▸ **Input data**:
------------------------------

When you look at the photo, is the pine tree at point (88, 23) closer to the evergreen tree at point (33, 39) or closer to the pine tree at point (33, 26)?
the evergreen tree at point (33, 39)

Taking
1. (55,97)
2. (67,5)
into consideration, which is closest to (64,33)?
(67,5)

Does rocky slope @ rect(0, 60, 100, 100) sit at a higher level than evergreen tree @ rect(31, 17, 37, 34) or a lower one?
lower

------------------------------

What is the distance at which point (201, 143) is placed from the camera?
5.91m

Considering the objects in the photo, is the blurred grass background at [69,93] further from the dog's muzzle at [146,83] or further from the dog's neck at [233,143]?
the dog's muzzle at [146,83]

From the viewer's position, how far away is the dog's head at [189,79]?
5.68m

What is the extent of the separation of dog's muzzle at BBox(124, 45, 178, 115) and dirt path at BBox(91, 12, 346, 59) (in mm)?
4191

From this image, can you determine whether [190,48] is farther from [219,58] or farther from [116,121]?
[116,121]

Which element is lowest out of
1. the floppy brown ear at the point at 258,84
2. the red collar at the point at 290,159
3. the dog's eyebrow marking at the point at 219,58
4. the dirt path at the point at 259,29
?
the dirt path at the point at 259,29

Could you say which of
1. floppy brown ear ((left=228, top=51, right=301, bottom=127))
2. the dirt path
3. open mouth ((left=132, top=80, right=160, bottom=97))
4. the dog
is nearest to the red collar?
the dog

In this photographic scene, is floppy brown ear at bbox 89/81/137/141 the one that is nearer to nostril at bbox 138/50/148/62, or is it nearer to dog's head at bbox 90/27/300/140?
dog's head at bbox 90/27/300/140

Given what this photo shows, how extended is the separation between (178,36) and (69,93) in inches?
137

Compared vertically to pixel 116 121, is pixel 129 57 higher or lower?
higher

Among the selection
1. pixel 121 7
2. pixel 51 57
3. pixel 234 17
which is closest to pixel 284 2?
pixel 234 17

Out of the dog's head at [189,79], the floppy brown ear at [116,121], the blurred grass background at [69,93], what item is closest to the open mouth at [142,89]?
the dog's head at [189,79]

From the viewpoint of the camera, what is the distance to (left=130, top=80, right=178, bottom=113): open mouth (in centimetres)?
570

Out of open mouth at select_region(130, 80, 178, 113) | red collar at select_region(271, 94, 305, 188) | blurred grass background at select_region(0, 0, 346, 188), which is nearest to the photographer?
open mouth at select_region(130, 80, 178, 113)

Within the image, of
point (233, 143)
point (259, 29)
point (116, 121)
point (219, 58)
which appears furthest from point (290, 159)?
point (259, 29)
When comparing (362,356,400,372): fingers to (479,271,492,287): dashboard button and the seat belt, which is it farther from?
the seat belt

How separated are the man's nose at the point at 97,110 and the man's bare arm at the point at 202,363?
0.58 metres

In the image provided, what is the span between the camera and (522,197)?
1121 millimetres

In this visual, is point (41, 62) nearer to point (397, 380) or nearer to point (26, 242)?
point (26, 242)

------------------------------

▸ **Exercise task**: Please pull out each line of the records above that contains the string "muzzle", copying every such line in full.

▸ **Finished answer**:
Considering the objects in the photo, is the blurred grass background at [69,93] further from the dog's muzzle at [146,83] or further from the dog's neck at [233,143]?
the dog's muzzle at [146,83]
What is the extent of the separation of dog's muzzle at BBox(124, 45, 178, 115) and dirt path at BBox(91, 12, 346, 59) (in mm)?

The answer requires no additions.